1. Prepare Your Business for Sale
Before listing your business, make sure it’s attractive to buyers:
Clean Financials
Organize 2–3 years of profit & loss statements, tax returns, and bank statements.
Separate personal and business expenses.
Use accounting software (like QuickBooks or Xero) if you haven’t already.
Optimize Operations
Document standard operating procedures (SOPs).
Ensure your supply chain is reliable and not overly dependent on one supplier or platform.
Reduce reliance on your personal involvement.
Maximize KPIs
Improve margins, reduce refund rates, and increase customer retention.
Focus on metrics like monthly recurring revenue (MRR), average order value (AOV), and customer acquisition cost (CAC).
2. Get a Business Valuation
eCommerce businesses are usually valued based on a multiple of Seller’s Discretionary Earnings (SDE) or EBITDA, plus inventory.
Typical eCommerce valuation range: 2.5x – 4.5x SDE
Factors affecting the multiple:
Business age and stability
Brand strength and niche
Traffic sources (organic vs. paid)
Revenue diversity (e.g., multiple SKUs, platforms, markets)
Owner involvement
You can:
Use online valuation tools (e.g., Empire Flippers, Flippa)
Hire a broker or M&A advisor
3. Decide How You’ll Sell
Option A: DIY (For Smaller Businesses)
List on marketplaces like:
Flippa (lower-end businesses, < $500K)
MicroAcquire (Acquire.com) (startups and SaaS, but also eCommerce)
Handle negotiations, due diligence, and contracts yourself.
Option B: Use a Broker (Recommended for $100K–$10M+)
Brokers like:
Empire Flippers
FE International
Quiet Light
Help with valuation, finding vetted buyers, due diligence, and closing.

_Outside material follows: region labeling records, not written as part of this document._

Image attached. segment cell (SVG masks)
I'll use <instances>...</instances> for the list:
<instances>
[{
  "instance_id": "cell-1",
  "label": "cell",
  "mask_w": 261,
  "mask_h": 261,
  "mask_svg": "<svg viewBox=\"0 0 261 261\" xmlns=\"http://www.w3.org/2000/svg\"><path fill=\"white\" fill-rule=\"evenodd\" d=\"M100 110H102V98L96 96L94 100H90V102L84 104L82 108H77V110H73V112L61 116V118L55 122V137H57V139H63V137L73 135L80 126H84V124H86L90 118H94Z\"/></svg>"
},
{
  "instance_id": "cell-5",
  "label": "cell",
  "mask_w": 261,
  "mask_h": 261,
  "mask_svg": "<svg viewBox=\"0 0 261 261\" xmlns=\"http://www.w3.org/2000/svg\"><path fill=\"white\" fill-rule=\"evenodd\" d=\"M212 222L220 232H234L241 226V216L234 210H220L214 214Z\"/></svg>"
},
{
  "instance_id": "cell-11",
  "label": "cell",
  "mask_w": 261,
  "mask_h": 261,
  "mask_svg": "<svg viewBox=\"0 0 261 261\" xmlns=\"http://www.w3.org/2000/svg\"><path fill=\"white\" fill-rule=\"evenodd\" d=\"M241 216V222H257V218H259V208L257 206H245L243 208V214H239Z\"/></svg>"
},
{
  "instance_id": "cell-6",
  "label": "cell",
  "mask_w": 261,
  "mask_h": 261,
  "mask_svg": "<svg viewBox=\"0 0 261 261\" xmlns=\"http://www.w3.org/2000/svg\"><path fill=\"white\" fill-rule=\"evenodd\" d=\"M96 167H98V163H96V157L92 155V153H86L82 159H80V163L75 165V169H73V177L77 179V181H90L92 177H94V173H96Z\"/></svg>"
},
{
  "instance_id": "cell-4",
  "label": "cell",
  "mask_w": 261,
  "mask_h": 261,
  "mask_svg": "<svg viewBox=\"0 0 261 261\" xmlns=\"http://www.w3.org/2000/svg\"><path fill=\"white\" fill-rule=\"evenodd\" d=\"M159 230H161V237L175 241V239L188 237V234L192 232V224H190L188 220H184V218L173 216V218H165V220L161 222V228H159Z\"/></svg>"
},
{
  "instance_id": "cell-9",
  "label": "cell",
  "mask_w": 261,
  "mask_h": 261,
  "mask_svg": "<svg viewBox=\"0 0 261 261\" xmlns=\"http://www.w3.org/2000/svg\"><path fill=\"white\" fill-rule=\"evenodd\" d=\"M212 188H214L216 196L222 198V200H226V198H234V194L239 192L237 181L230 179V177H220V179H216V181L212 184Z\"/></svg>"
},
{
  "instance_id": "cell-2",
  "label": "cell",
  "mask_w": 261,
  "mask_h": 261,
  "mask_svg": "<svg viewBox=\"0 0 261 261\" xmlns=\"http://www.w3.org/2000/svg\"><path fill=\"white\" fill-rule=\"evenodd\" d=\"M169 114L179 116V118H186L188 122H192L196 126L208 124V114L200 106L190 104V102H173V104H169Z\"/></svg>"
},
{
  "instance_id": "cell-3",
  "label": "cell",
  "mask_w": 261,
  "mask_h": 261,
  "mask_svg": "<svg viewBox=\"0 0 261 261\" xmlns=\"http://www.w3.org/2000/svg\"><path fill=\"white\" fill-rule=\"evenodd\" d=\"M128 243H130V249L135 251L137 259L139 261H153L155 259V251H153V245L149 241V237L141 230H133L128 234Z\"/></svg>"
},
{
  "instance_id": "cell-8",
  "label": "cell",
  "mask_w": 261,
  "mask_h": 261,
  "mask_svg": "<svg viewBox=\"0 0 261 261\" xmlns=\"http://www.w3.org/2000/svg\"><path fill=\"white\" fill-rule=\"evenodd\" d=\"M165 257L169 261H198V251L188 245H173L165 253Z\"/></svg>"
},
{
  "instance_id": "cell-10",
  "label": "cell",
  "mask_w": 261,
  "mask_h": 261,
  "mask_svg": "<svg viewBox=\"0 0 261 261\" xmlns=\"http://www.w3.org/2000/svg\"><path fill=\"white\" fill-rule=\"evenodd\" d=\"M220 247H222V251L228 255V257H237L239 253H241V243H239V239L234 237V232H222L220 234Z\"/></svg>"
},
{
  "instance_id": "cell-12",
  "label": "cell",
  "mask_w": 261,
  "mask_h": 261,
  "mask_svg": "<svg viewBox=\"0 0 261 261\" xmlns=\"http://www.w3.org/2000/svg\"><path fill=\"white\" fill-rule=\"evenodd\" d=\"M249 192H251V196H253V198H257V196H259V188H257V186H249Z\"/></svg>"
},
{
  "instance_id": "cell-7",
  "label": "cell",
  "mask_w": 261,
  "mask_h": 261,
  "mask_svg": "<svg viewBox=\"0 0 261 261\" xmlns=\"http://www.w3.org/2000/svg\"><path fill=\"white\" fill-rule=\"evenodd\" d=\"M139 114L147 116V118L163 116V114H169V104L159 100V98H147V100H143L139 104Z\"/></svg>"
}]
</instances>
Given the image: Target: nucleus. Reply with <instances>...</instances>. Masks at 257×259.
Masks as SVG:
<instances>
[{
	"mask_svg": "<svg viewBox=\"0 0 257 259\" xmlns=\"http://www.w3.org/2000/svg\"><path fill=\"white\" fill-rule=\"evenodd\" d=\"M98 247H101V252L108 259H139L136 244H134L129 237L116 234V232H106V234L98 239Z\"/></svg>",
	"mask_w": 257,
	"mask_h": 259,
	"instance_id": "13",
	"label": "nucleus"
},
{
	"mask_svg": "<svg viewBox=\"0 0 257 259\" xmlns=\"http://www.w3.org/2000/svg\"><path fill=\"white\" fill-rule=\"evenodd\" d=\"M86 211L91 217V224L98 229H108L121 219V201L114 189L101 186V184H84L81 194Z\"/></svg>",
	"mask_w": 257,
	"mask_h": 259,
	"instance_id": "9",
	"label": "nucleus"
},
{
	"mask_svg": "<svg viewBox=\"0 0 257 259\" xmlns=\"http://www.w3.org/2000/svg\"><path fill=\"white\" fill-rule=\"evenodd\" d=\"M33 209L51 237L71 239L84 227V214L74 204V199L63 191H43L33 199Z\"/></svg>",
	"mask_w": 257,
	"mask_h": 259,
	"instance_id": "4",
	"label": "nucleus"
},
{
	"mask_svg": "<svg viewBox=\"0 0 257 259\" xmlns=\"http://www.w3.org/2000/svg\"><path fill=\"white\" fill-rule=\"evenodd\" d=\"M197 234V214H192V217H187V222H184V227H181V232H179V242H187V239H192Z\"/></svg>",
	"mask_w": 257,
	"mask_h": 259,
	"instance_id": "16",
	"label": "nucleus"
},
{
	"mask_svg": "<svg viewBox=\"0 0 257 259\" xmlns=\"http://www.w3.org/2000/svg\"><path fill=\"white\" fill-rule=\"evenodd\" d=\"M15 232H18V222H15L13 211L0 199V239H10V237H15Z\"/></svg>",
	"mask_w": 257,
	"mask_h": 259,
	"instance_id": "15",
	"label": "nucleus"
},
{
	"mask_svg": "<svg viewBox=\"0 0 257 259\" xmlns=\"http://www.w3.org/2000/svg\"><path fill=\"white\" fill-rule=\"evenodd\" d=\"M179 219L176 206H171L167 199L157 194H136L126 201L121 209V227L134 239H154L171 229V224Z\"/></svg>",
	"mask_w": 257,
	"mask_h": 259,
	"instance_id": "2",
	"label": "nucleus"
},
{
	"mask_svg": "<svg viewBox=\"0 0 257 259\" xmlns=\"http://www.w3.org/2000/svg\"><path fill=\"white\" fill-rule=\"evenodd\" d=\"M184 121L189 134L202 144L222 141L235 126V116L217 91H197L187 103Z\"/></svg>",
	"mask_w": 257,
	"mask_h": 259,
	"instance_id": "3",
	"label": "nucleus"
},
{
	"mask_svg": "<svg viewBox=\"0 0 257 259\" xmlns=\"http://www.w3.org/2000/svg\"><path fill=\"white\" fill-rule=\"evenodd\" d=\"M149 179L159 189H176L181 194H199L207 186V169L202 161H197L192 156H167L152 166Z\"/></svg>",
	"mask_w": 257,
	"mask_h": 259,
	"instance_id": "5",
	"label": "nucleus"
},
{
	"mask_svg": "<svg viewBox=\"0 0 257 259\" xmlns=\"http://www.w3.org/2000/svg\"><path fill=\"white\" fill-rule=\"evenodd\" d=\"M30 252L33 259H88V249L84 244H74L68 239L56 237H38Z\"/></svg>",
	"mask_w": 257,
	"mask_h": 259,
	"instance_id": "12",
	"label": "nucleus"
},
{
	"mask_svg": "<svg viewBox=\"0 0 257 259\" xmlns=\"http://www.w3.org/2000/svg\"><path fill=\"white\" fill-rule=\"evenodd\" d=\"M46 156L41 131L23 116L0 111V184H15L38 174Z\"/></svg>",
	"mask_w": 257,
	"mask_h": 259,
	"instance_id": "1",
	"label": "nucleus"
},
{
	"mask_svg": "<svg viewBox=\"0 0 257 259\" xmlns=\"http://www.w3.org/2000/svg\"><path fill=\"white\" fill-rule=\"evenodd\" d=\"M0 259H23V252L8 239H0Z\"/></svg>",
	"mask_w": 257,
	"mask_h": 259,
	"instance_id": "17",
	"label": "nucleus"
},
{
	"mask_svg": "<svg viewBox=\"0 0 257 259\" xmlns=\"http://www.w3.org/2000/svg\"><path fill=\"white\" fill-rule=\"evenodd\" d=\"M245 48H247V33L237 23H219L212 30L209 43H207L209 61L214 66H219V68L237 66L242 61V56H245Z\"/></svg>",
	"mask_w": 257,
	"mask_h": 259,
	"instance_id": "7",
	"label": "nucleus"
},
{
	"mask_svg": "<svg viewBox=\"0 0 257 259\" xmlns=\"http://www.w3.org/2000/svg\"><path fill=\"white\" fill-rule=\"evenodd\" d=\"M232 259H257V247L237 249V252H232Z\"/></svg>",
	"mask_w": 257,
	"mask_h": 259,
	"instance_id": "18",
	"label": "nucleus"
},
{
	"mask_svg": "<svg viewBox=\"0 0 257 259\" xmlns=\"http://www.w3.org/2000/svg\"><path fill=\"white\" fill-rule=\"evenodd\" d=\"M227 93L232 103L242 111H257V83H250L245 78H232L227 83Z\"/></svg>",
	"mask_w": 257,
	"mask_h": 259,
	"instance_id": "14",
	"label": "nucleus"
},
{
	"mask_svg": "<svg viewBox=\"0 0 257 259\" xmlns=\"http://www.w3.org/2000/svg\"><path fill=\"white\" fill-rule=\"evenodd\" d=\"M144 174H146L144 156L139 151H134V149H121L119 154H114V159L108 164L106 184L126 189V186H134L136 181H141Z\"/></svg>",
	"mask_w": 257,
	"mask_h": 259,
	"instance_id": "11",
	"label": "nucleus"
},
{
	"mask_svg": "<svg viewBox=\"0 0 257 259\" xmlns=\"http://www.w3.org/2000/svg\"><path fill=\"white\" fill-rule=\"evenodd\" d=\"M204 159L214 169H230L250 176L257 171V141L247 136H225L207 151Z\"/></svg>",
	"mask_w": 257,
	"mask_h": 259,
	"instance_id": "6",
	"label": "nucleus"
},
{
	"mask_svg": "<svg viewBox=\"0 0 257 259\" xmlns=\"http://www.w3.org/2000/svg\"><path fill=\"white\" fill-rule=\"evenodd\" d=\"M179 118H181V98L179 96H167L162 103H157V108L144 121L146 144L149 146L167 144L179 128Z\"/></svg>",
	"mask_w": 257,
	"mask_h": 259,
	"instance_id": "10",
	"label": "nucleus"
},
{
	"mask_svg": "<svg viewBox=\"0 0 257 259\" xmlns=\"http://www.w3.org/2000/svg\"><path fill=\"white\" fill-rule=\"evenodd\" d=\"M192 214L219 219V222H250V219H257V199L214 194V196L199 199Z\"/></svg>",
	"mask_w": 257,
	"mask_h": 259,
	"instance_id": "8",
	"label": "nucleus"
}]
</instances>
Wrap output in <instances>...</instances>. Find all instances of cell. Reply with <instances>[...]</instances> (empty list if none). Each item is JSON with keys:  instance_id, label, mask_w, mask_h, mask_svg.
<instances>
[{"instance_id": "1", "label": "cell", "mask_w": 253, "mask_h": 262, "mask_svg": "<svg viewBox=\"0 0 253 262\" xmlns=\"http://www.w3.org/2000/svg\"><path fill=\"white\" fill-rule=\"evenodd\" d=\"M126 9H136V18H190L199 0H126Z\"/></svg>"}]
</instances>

Charge a success fee (usually 8–15%).
4. Create a Sales Package
A strong sales package includes:
Executive summary of the business
Financials (P&L, traffic, revenue breakdown)
Growth opportunities
Tech stack (e.g., Shopify, Amazon FBA, WooCommerce)
Inventory and logistics details
Screenshots of dashboards (Shopify, Amazon Seller Central, Google Analytics)
5. Find and Vet Buyers
Qualify buyers by checking for funding, experience, and fit.
Use NDAs to protect your business info.
Be honest about risks—transparency builds trust.
6. Navigate Due Diligence
Expect 2–8 weeks of review. Buyers will verify:
Financials
Traffic and conversion data
Legal compliance
Supplier relationships
Customer feedback and refund history
Keep records organized and ready.
7. Negotiate the Deal
Key deal points:
Purchase price and structure (lump sum, earn-out, seller financing)
Transition support (training, employee retention)
Non-compete clauses
Inventory value
Escrow terms (usually held by a third party like Escrow.com)
8. Close the Sale
Use a lawyer familiar with eCommerce M&A.
Sign a purchase agreement.
Transfer assets: domain, website, customer data, ad accounts, supplier contracts, etc.
Release funds from escrow.
9. Support the Transition
Provide training and handover documentation.
Help maintain continuity with suppliers, VAs, and marketing agencies.
Stick around for the agreed-upon transition period (usually 30–90 days).